Reviewed by Colin Jacobson (July 27, 2020)
After a successful life as an animated TV show, the Scooby-Doo series leapt to the big screen in 2002. That flick and its 2004 sequel offered live-action adaptations.
With 2020’s SCOOB!, the franchise returned to movie theaters as an animated affair – sort of. While intended to hit multiplexes in mid-May, the COVID-19 pandemic put the kibosh on those plans, so it went straight-to-video instead, with a small international theatrical release in July 2020.
A prologue reveals how lonely Norville “Shaggy” Rogers (voiced by Iain Armitage) meets and befriends a stray pooch named Scooby-Doo (Frank Welker). When they encounter fellow youngsters Fred Jones (Pierce Gagnon), Daphne Blake (Mckenna Grace), and Velma Dinkley (Ariana Greenblatt), they become pals and solve a strange seemingly supernatural dilemma together.
Years later, we find Scooby, Shaggy (Will Forte), Velma (Gina Rodriguez), Daphne (Amanda Seyfried) and Fred (Zac Efron) together as Mystery Inc. This acts as an organization that deals with perplexing crimes, ones that usually involve phony ghosts and the like.
They’ll need to muster all their skills when they find Dick Dastardly’s (Jason Isaacs) scheme to unleash the ghost canine Cerberus upon an unsuspecting world. The Mystery Inc. gang works overtime to stop a coming “dogpocalypse”.
As I noted when I reviewed the live-action flicks, I grew up with Scooby-Doo, but I never really loved the series. I think I enjoyed those adventures but I found a lot of other animated series I preferred.
Now far from my youth, I’ve liked some 21st century Scooby. The 2002 movie worked surprisingly well, and a few of the direct-to-video animated projects amused.
This left me with some thoughts that SCOOB! might offer fun. Toss in a good voice cast and I entered the film with moderate expectations – not high expectations, but decent hopes.
Alas, SCOOB! doesn’t ever become more than decent, at that. While not a bad movie – and better than the 2004 live-action flick – it lacks the real creativity and flair I thought it might present.
On the positive side, the flick really does come with a nice cast. In addition to the actors already noted, we find folks like Mark Wahlberg, Ken Jeong, Tracy Morgan, and plenty of others.
None of them really add life to their characters, and as talented as he is, Forte doesn’t live up to Matthew Lillard’s dead-perfect live-action Shaggy. Still, the presence of so many notables brings a veneer of quality to the project.
In addition, SCOOB! occasionally manages some clever moments, mainly due to weird allusions and asides. A bowling scene offers a subtle nod toward The Big Lebowski, and we get a decent array of jokes that bring some panache to the proceedings.
While these contribute amusement, they can’t quite overcome the project’s basic lack of inspiration. The movie never boasts a particularly coherent narrative and the comedy beats don’t work well enough to cancel the randomness of the tale.
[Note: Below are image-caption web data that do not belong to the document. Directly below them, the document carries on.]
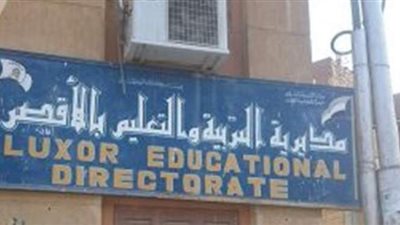 بعد فضح الطلاب.. إحالة مسئولي مدرسة بالأقصر للتحقيق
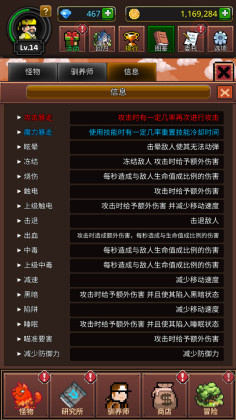 ϲ޴ʦ°(Grow Mergemon Masters)ͼ3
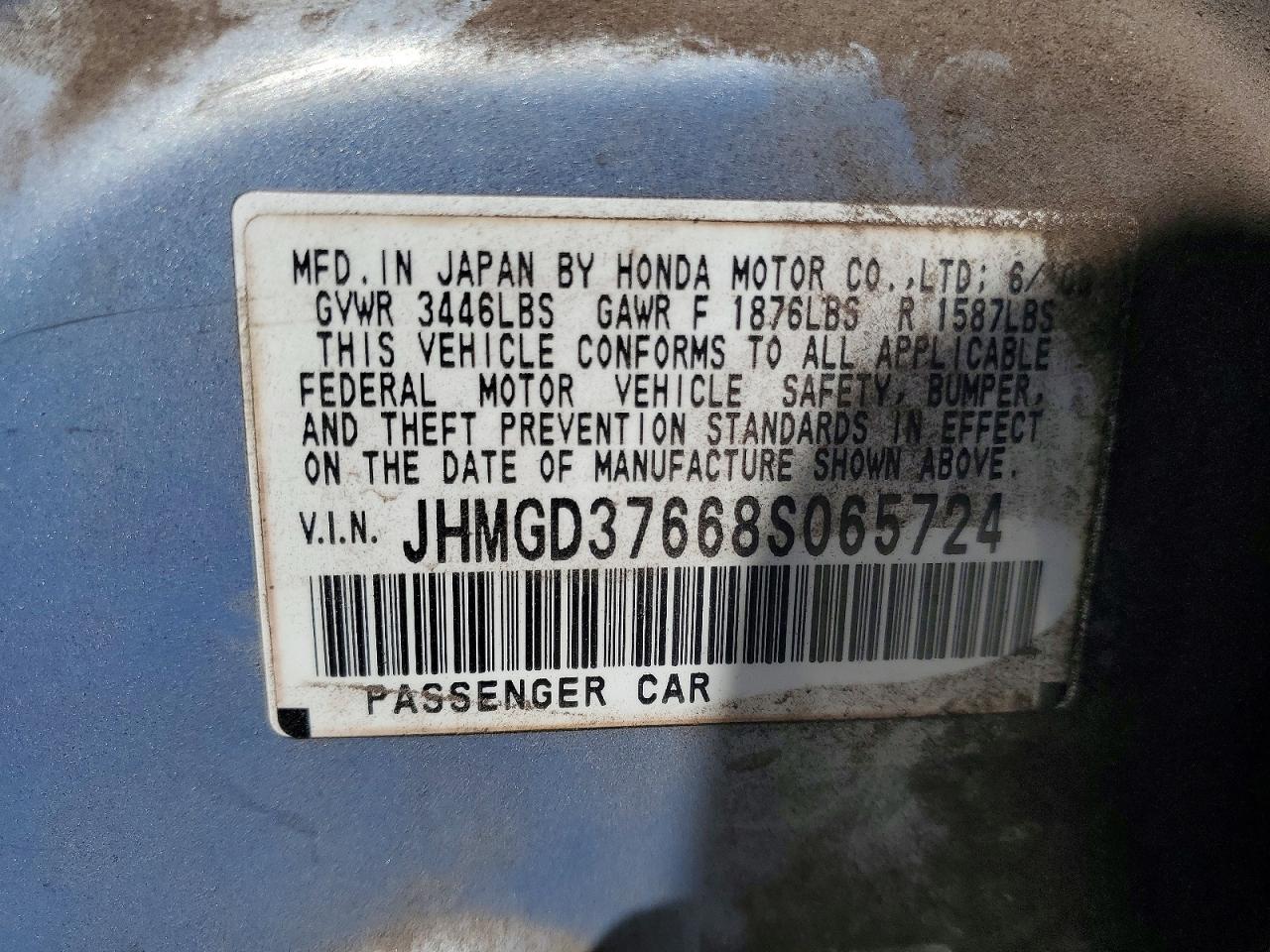 2008 HONDA FIT SPORT photo 12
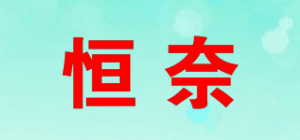 恒奈品牌logo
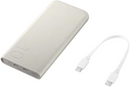 Samsung 10000mAh PD Fast Charging Power Bank - Beige
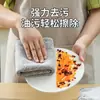 Paño de cocina, paño para lavar platos, no se engrasa fácilmente, absorbente, no suelta pelusa fácilmente, toalla espesa para lavar platos para el hogar, paño fácil de limpiar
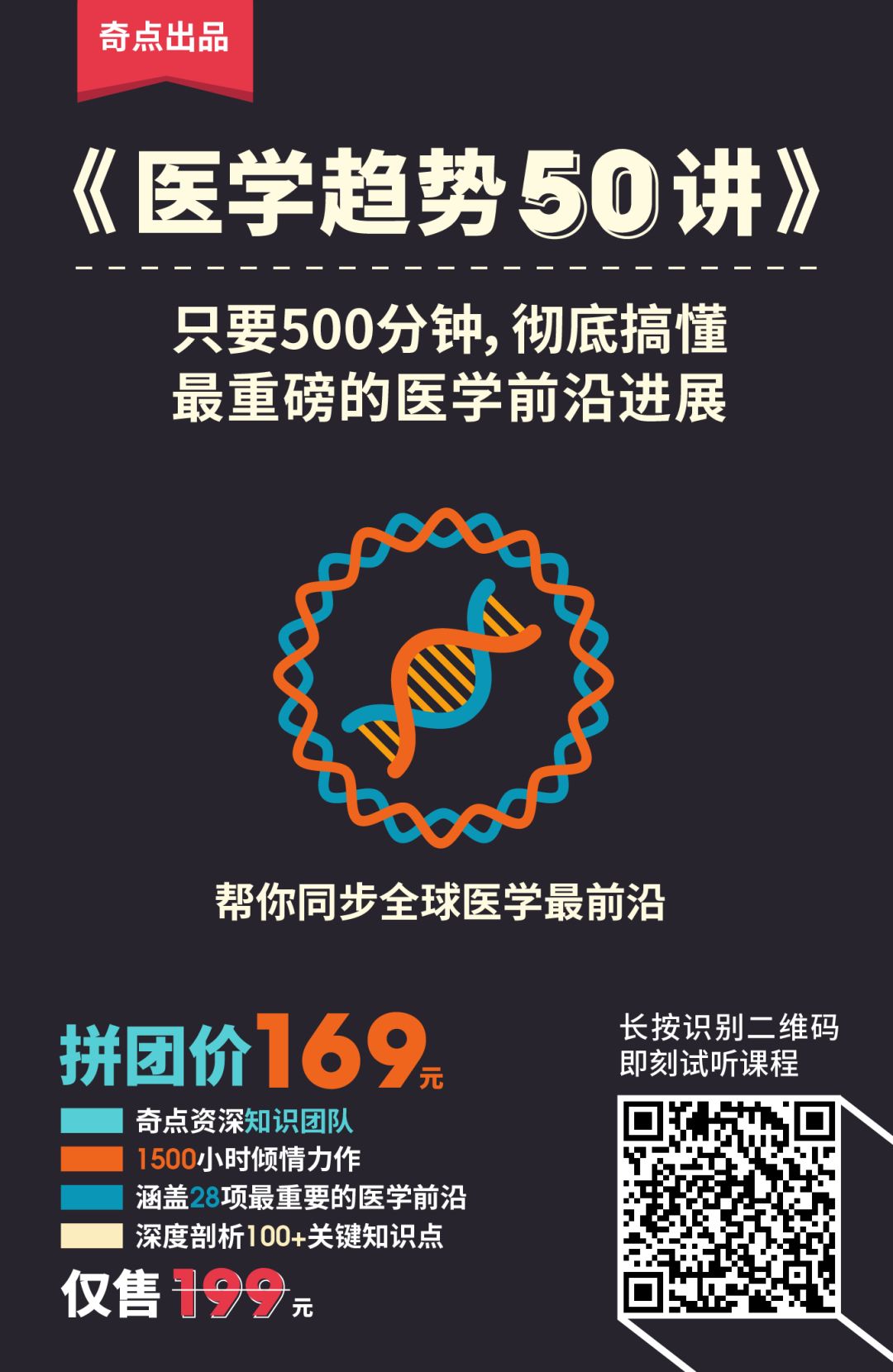 PNAS：孕期压力大，更易生女儿？科学家发现，怀孕时的心理和生理压力，可能会影响婴儿出生性别比和神经发育丨临床大发现
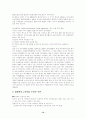 세계화(Globalization)에 대한 조사 정리 12페이지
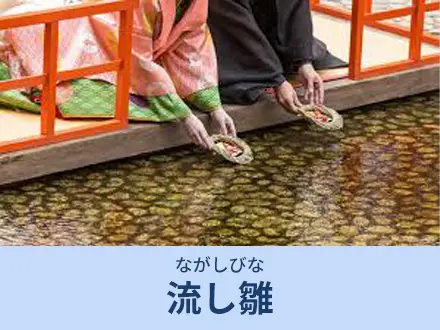 平安時代に遡るひな祭りの起源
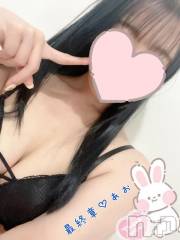 新潟人妻デリヘル熟女の風俗 最終章(ジュクジョノフウゾクサイシュウショウ) あお(35)の8月19日写メブログ「沢山の」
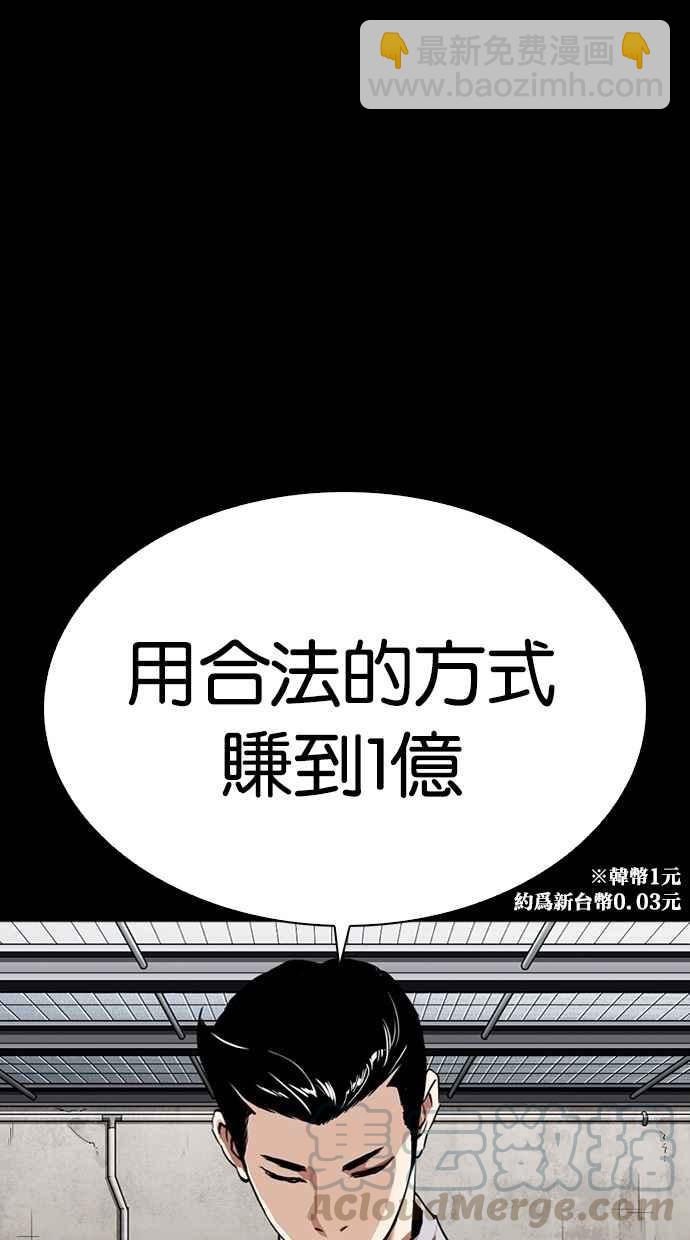 🍕看脸时代 [第309话] 金基明 [08] 第11页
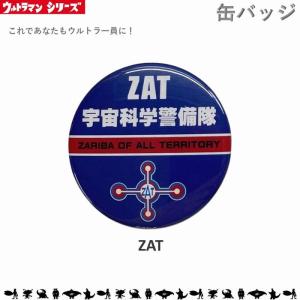 ZAT 宇宙科学警備隊 缶バッチ 缶バッジ Lサ...の商品画像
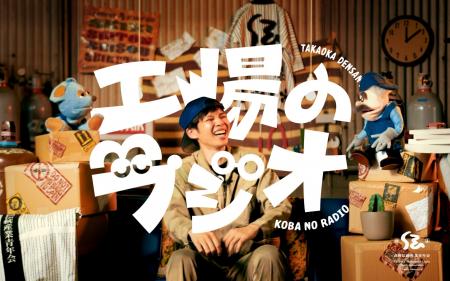 “休憩時間、ちょっといい？”富山県高岡市のものづくり
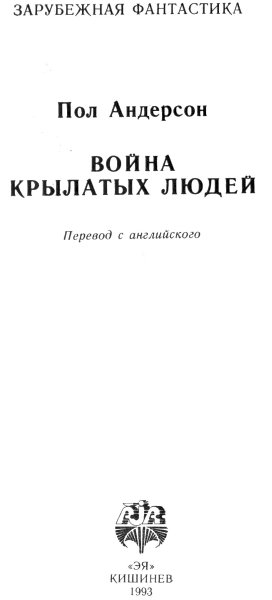 Война крылатых людей (сборник) i_001.png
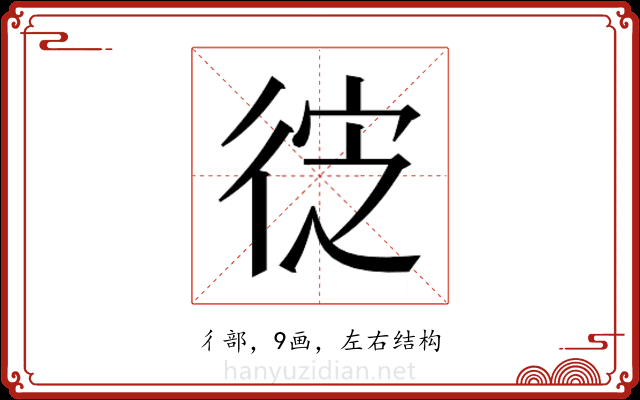 𭛮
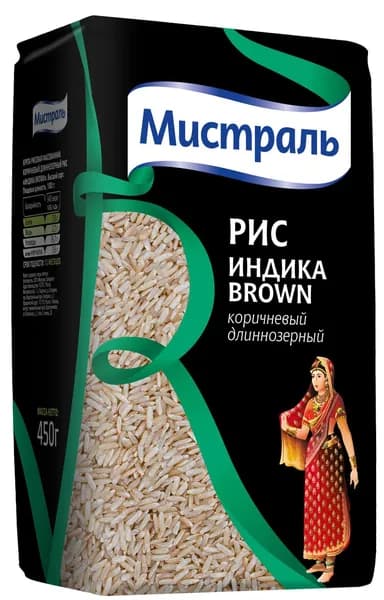 Крупа рис Мистраль Индика Brown, 450г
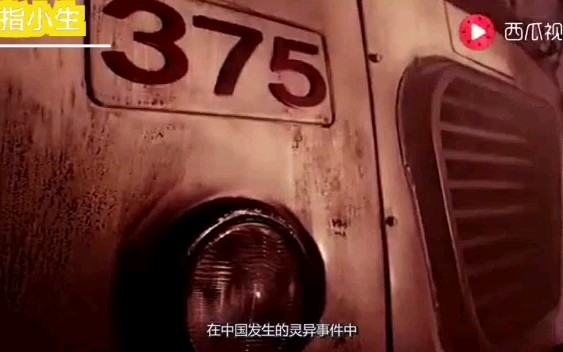 [图]『前方高能』中国的灵异事件，北京375路公交车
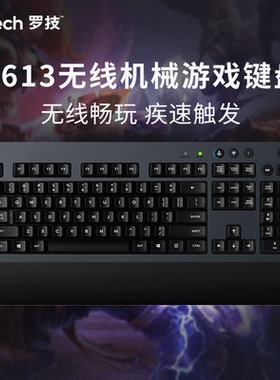 罗技G613机械键盘无线蓝牙双模式电竞游戏瓦罗兰特三角洲宏编程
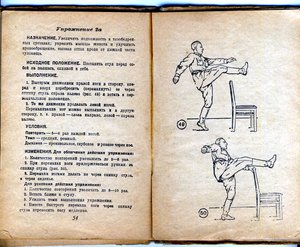 "Индивидуальная гимнастика на каждый день." РККА 1939г.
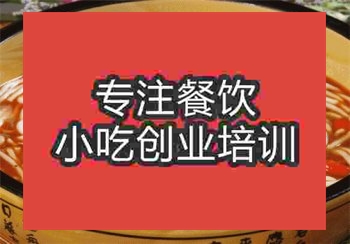 黯然☆★面培訓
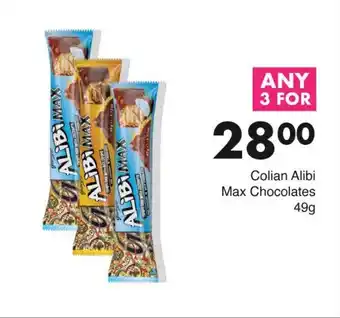 Colian Alibi Max Chocolates 49g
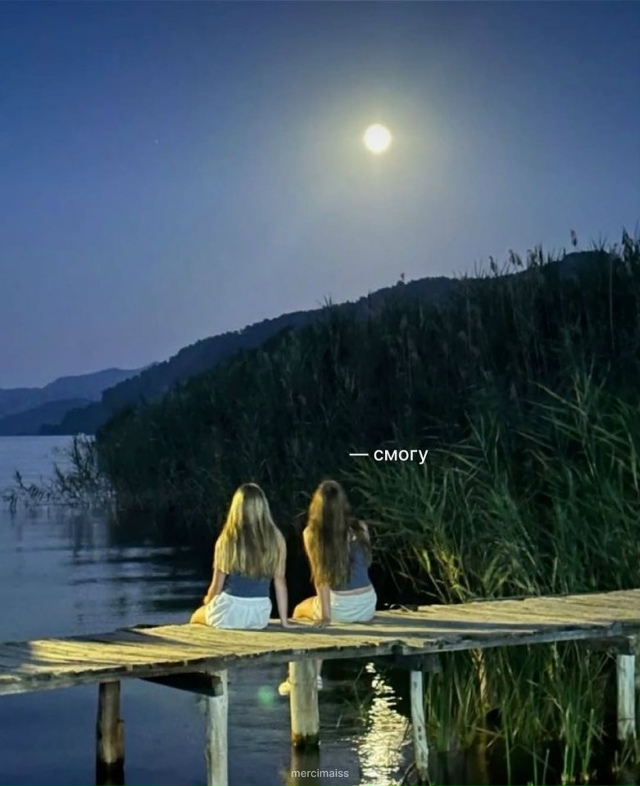 Просто возьмите на заметку!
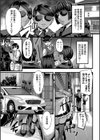 褐色姫と秘密の契約【1話立ち読み付き】試し読み3ページ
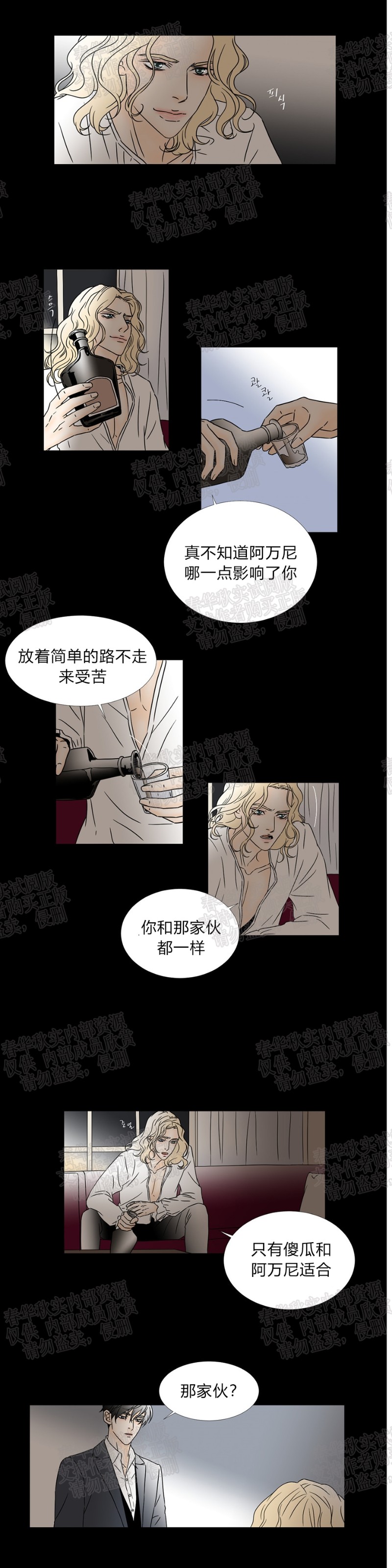 【共享男孩[耽美]】漫画-（第36话）章节漫画下拉式图片-2.jpg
Honestly, the prologue with the young Mystery Inc. feels unnecessary and out of place. That segment takes up more time than expected, and it doesn’t connect to the rest of the film in a particularly meaningful manner, so it feels more like an excuse to fill time.
Granted, the flick does allow the prologue to tie in to the main story eventually. Nonetheless, this comes across as cheap melodrama fodder that the movie never needs.
SCOOB! needs that padding because its main plot fails to develop in a substantial way. As noted, the story lacks particular coherence and often feels like nothing more than an excuse to throw action and comedy at us.
Which doesn’t seem like a terrible goal, but I think SCOOB! could’ve given us laughs, thrills and a more concise narrative. Plenty of other movies manage to “have it all” – why not this one as well?
Ultimately, SCOOB! becomes neither a winning effort nor a clunker. Because it throws so much at the screen, some of it sticks, so even with a less than willing plot, it still brings passable entertainment.
However, don’t expect more than that. SCOOB! keeps the viewer mildly engaged for its 94 minutes and that’s about it.